What I did see was a lot of thoughtful writing and a willingness to take the project of American liberalism seriously. Too often today, self-styled radicals dismiss liberalism entirely (while, I suspect, still voting Democratic in most cases) without offering much in its place, while more mainstream journalists get so concerned with palace intrigue and horse races that political commitments and intellectual rigor often fall by the wayside. Liberalism today is deeply flawed: bereft of ideas, unsure in its strategies and lacking the courage of its convictions. But it is still important and necessary, and I certainly think the New Republic made it better rather than worse.

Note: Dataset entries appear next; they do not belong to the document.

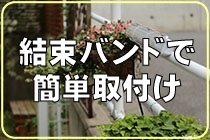 結束バンドで
簡単取付け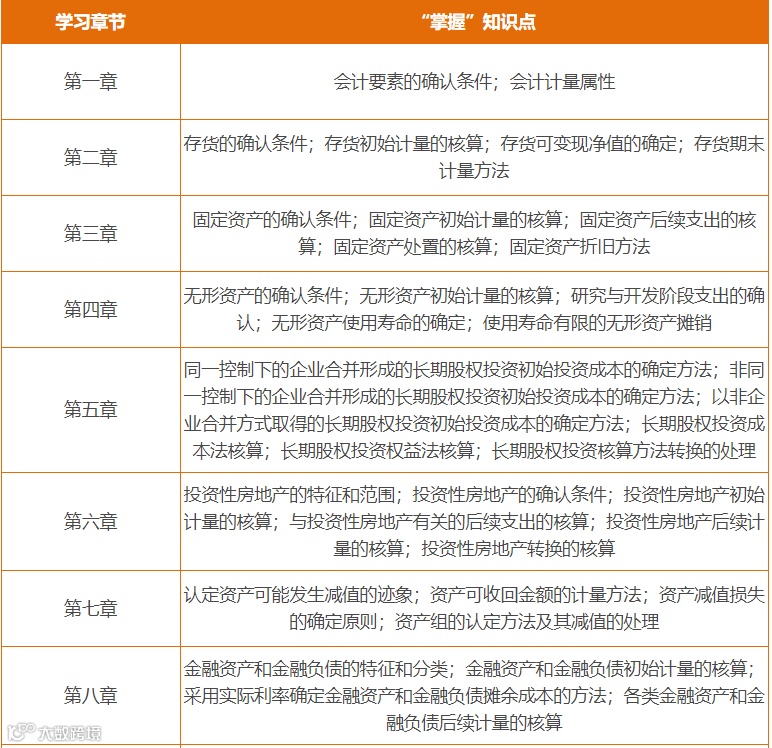 | 学习章节 | “掌握”知识点 |
|---|---|
| 第一章 | 会计要素的确认条件；会计计量属性 |
| 第二章 | 存货的确认条件；存货初始计量的核算；存货可变现净值的确定；存货期末计量方法 |
| 第三章 | 固定资产的确认条件；固定资产初始计量的核算；固定资产后续支出的核算；固定资产处置的核算；固定资产折旧方法 |
| 第四章 | 无形资产的确认条件；无形资产初始计量的核算；研究与开发阶段支出的确认；无形资产使用寿命的确定；使用寿命有限的无形资产摊销 |
| 第五章 | 同一控制下的企业合并形成的长期股权投资初始投资成本的确定方法；非同一控制下的企业合并形成的长期股权投资初始投资成本的确定方法；以非企业合并方式取得的长期股权投资初始投资成本的确定方法；长期股权投资成本法核算；长期股权投资权益法核算；长期股权投资核算方法转换的处理 |
| 第六章 | 投资性房地产的特征和范围；投资性房地产的确认条件；投资性房地产初始计量的核算；与投资性房地产有关的后续支出的核算；投资性房地产后续计量的核算；投资性房地产转换的核算 |
| 第七章 | 认定资产可能发生减值的迹象；资产可收回金额的计量方法；资产减值损失的确定原则；资产组的认定方法及其减值的处理 |
| 第八章 | 金融资产和金融负债的特征和分类；金融资产和金融负债初始计量的核算；采用实际利率确定金融资产和金融负债摊余成本的方法；各类金融资产和金融负债后续计量的核算 |

大数跨境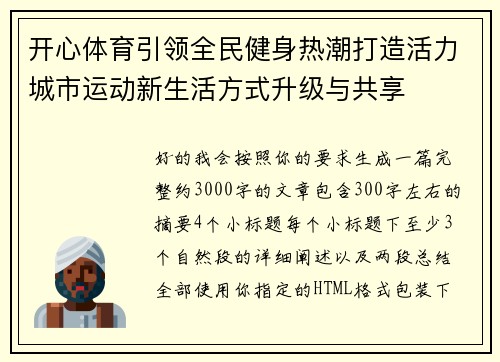 开心体育引领全民健身热潮打造活力城市运动新生活方式升级与共享

好的我会按照你的要求生成一篇完整约3000字的文章包含300字左右的摘要4个小标题每个小标题下至少3个自然段的详细阐述以及两段总结全部使用你指定的HTML格式包装下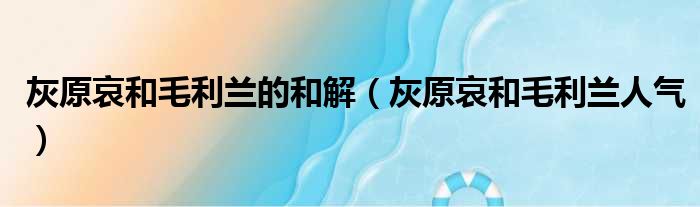 灰原哀和毛利兰的和解（灰原哀和毛利兰人气）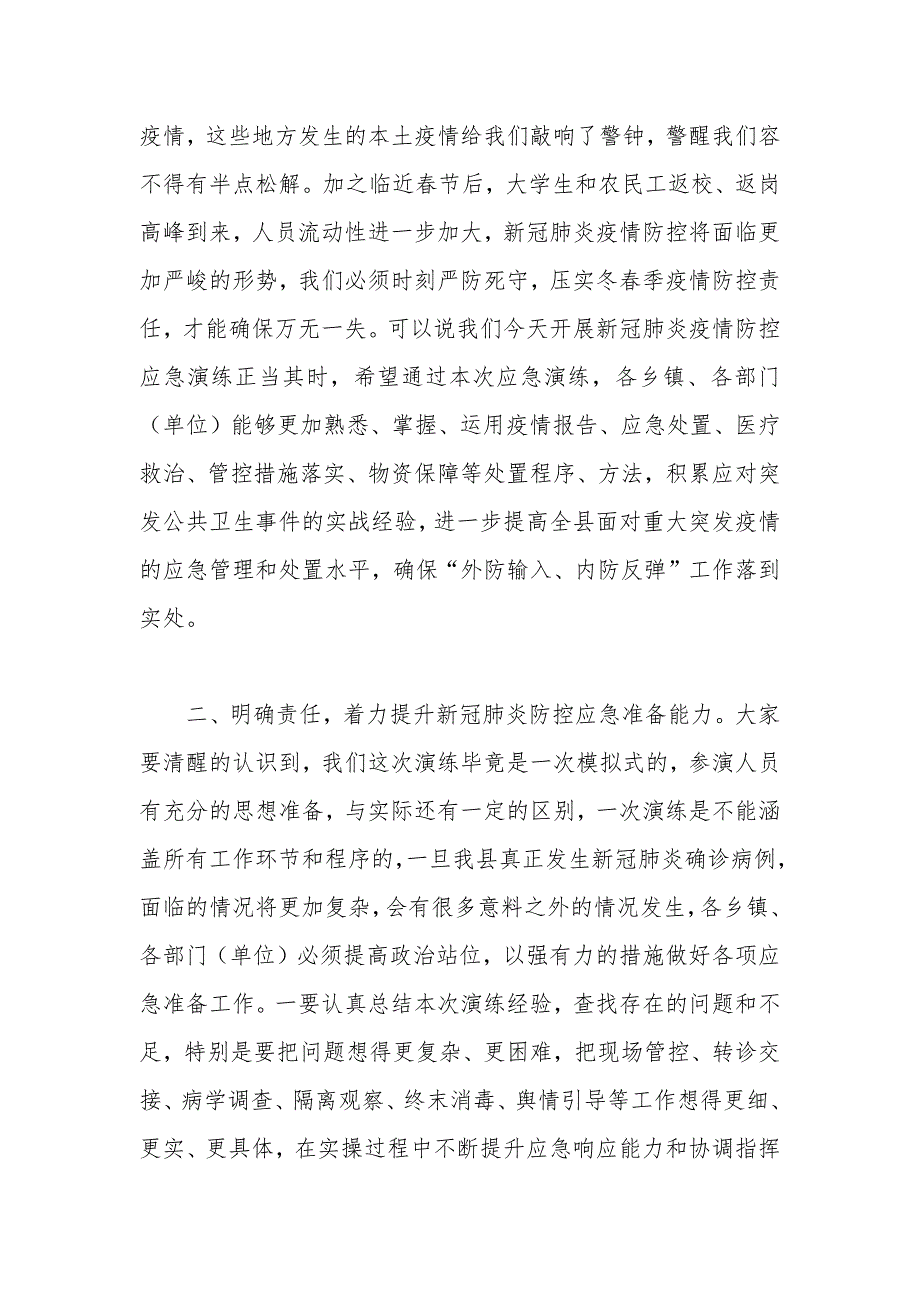 疫情，这些地方发生的本土疫情给我们敲响了警钟，警醒我们容不得有半点松解。加之临近春节后，大学生和农民工返校、返岗高峰到来，人员流动性进一步加大，新冠肺炎疫情防控将面临更加严峻的形势，我们必须时刻严防死守，压实冬春季疫情防控责任，才能确保万无一失。可以说我们今天开展新冠肺炎疫情防控应急演练正当其时，希望通过本次应急演练，各乡镇、各部门（单位）能够更加熟悉、掌握、运用疫情报告、应急处置、医疗救治、管控措施落实、物资保障等处置程序、方法，积累应对突发公共卫生事件的实战经验，进一步提高全县面对重大突发疫情的应急管理和处置水平，确保“外防输入、内防反弹”工作落到实处。

二、明确责任，着力提升新冠肺炎防控应急准备能力。大家要清醒的认识到，我们这次演练毕竟是一次模拟式的，参演人员有充分的思想准备，与实际还有一定的区别，一次演练是不能涵盖所有工作环节和程序的，一旦我县真正发生新冠肺炎确诊病例，面临的情况将更加复杂，会有很多意料之外的情况发生，各乡镇、各部门（单位）必须提高政治站位，以强有力的措施做好各项应急准备工作。一要认真总结本次演练经验，查找存在的问题和不足，特别是要把问题想得更复杂、更困难，把现场管控、转诊交接、病学调查、隔离观察、终末消毒、舆情引导等工作想得更细、更实、更具体，在实操过程中不断提升应急响应能力和协调指挥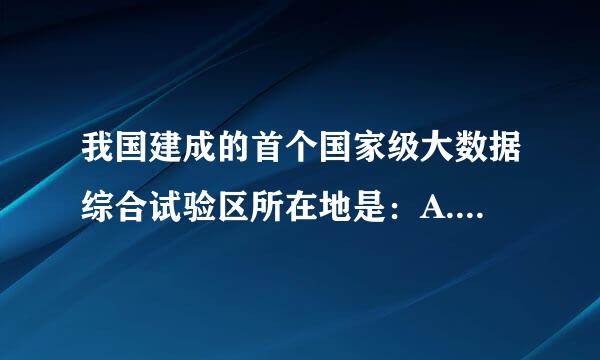 我国建成的首个国家级大数据综合试验区所在地是：A....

I agree, in short, with Nathan Pippenger, who put it this way in his piece on Democracy's website:
But I'm deeply, deeply worried for American liberalism. Make no mistake: This is a cultural, intellectual, and political disaster for the American left. The New Republic wasn't perfect, but it was an institution, and institutions can't simply be rebuilt or replaced. There is nothing else in American letters quite like it, and I don't know if it will ever recover from what has happened this week.
[Update: A day or two after I posted this, Ta-Nehisi Coates wrote a really thoughtful piece at the Atlantic, explaining more fully the limitations of the New Republic. Though I do mourn these coming changes to the magazine, I understand more fully now why he does not. And it helped me see how I personally have not been paying enough attention to race and diversity issues in choosing what I read and acknowledging who is writing it. Honesty, I'm not 100% sure what to do about that as a reader, but I suppose that's at least a good place to start.]